En el minuto 92, con el equipo volcado, Kiko, con el desparpajo de un crío de 17 años, se inventó un control de tacón de espaldas a la portería y un derechazo pegado al palo. Llevaba 30 minutos en el campo. Antes de salir Alex Ferguson le dijo: "Sólo dedícate a jugar". Qué tópicazo. Tras marcar, Macheda salió a celebrarlo al córner. Sus compañeros se tiraron encima de él. Parecía que hubieran ganado la Champions.


Ha nacido una estrella.

Al día siguiente, Macheda en todos los medios británicos. Aunque su debut lo hizo con el Manchester, se crió en la cantera del Lazio -nació en Roma-, de donde salió hace un par de años. Ayer, Claudio Lotito, presidente del club italiano, rajó contra la "feria de ganado" del actual sistema de traspasos. La FIFA ha tratado de que tranfers como éste no se produzcan hasta los 18. Tal y como está este fútbol liberal eso se antoja imposible. Que se hubiera andado más espabilado Lotito, que la pela es la pela.


Pero volvamos a Macheda. Hay algo en él que irremediablemente me recuerda a Javier García Portillo. Los pendientes, el pelo engominado, las fotos en una discoteca, y ese gol impresionante en su debut. Portillo se lo marcó al Panathinaikos en Grecia allá por 2002. Sólo los recelos del vestuario florentiniano -los egos por las nubes- hicieron que no debutara antes, en Oporto, como tenía pensado Del Bosque. Coló una papa desde 21 metros que hacía valer lo que se había comentado de él. 700 goles en la cantera. Un olfato único. Incluso 'El País' le dedicó una página antes de subir al primer equipo -El carpanta del gol, se titulaba-, algo raro en el diario de Prisa.

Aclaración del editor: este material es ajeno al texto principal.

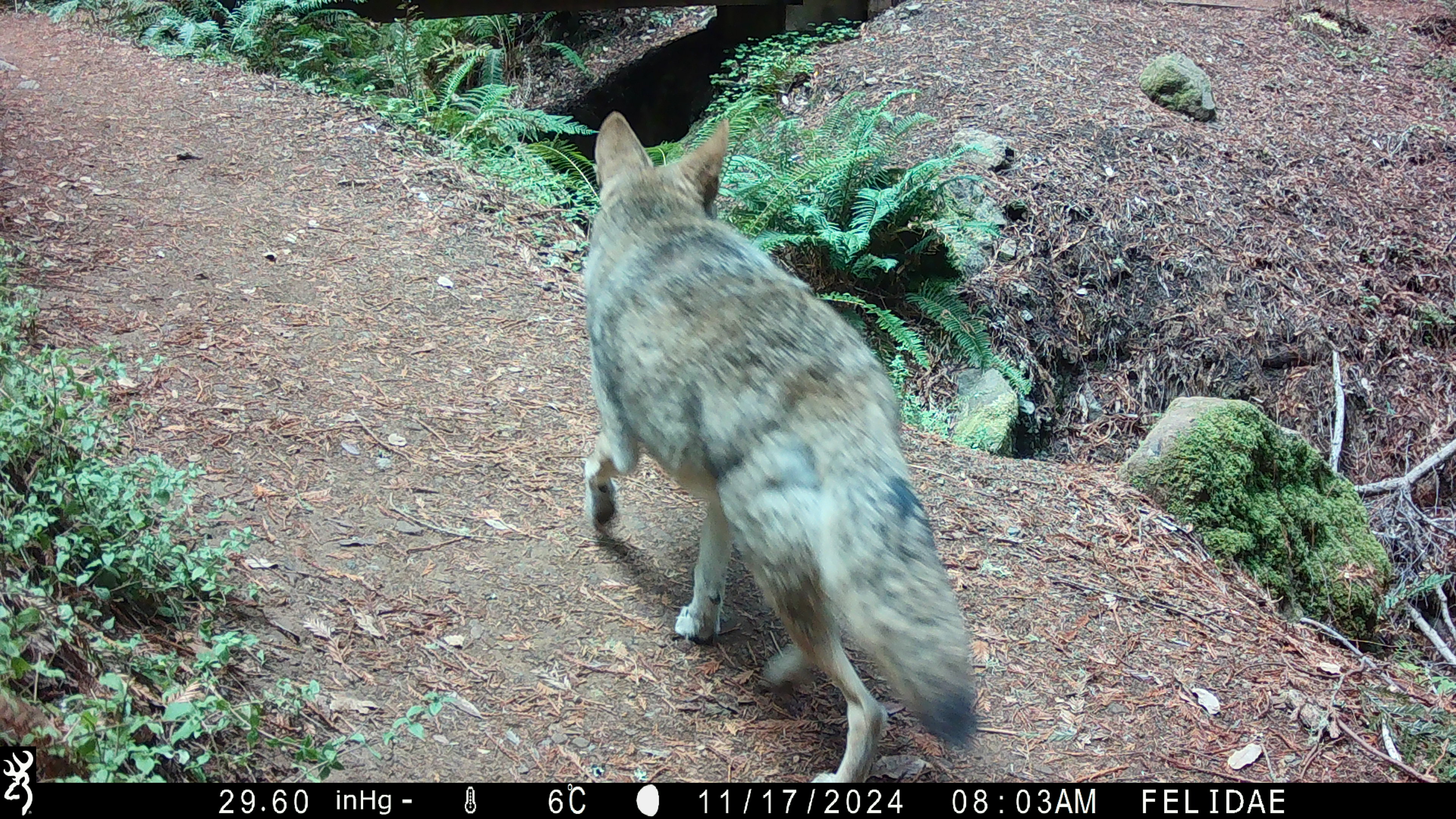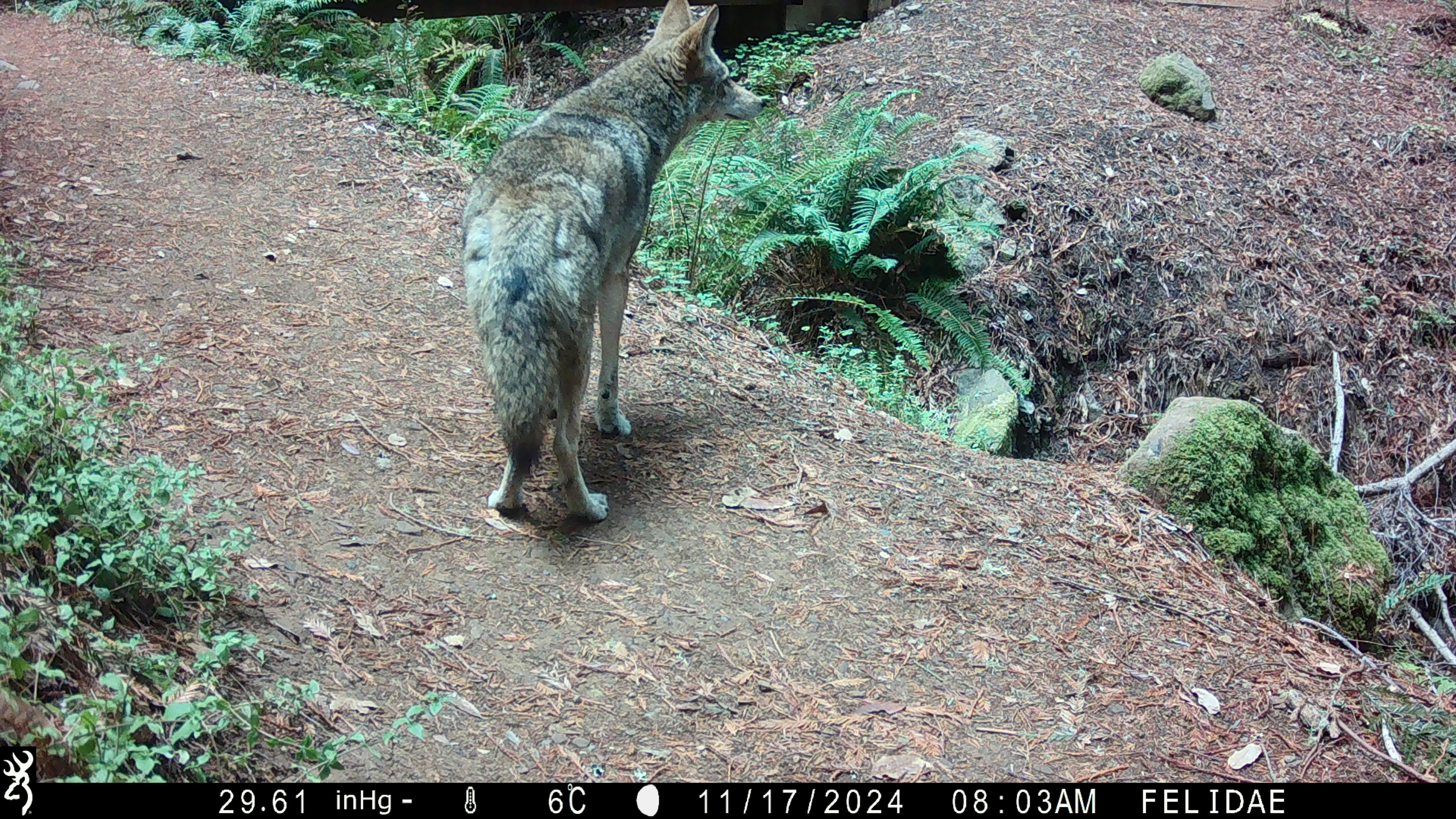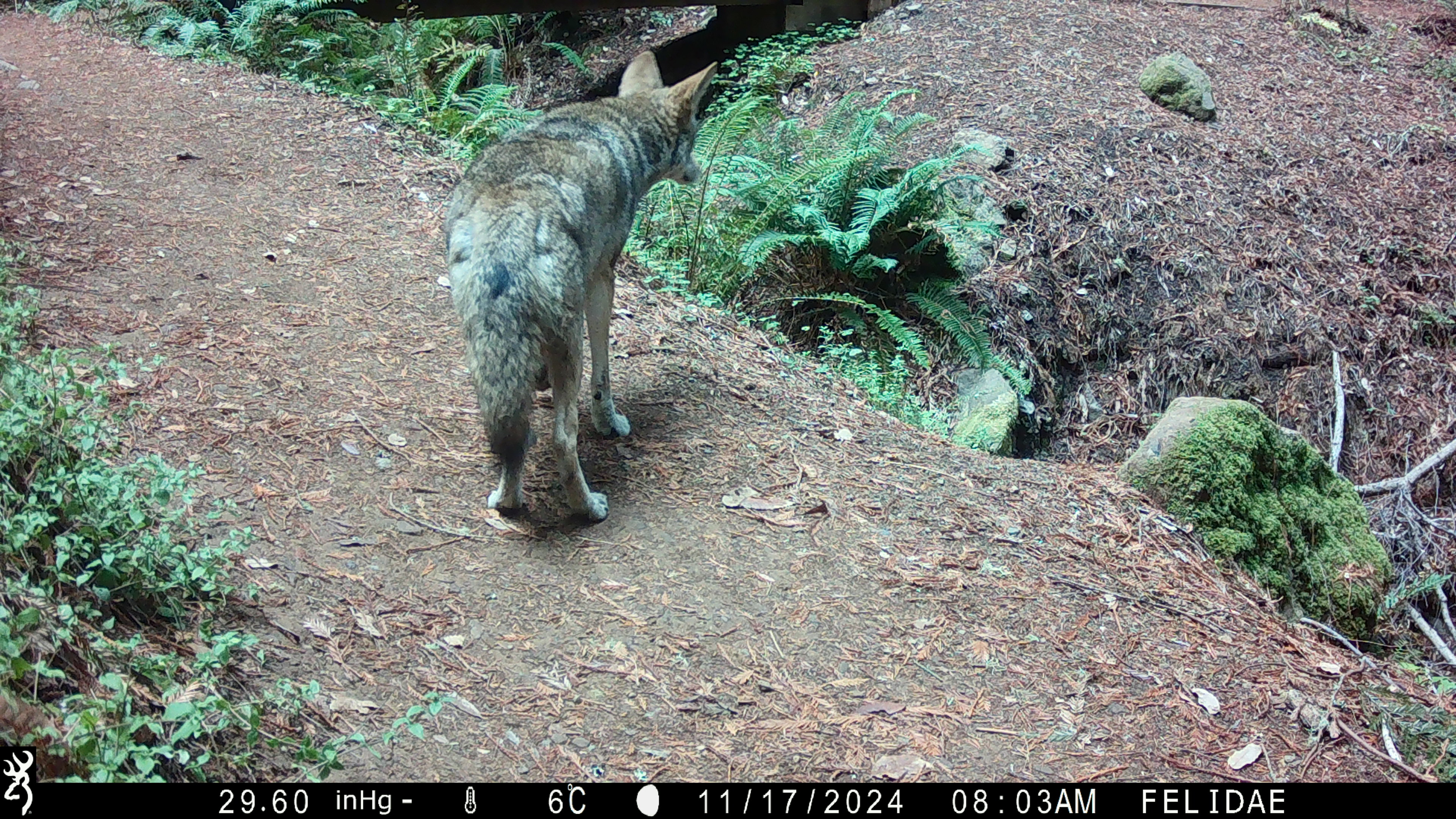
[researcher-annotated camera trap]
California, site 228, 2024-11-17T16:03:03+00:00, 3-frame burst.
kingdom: Animalia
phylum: Chordata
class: Mammalia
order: Carnivora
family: Canidae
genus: Canis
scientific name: Canis latrans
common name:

Tras aquel tanto, todo interesaba sobre Portillo. Le subieron a los altares. La fama se le atragantó -algunos decían que salía derrapando de Valdebebas con su Lamborguini- y al final, pese a ser un notable delantero, no sirvió como delantero del Madrid. Penó con el Gimnastic el año del descenso y ahora cumple contrato con Osasuna, donde la temporada pasada metió 14 goles. No está nada mal, aun así.

Queda tiempo todavía para saber si a Macheda le pasara como a Portigol, si se desinflara en un grande. Desde luego en la Premier tiene espejos en los que reflejarse para que le marquen otro camino. Robbi Keane, Michael Owen o Alan Shearer también deslumbraron en su debut y se convirtieron en grandes jugadores.

Veremos que pasa, pero en Moss Lane, donde juega el segundo equipo del Manchester, cuentan ya que Kiko es un chico problemático. El propio Ferguson advirtió tras el partido que ahora lo importante es que "tenga los pies en el suelo". Complicado. Es el Manchester. Es una estrella y antes incluso de rozar con las botas el césped de la Premier, parece que ya se sentía así. Como Portillo, al que comieron el coco con lo bueno que era. Si a él le decían que era como Raúl, a Kiko le comparan con Berbatov. Sigo pensando que al red puede que le pase lo que al de Aranjuez. Creo que es por la gomina.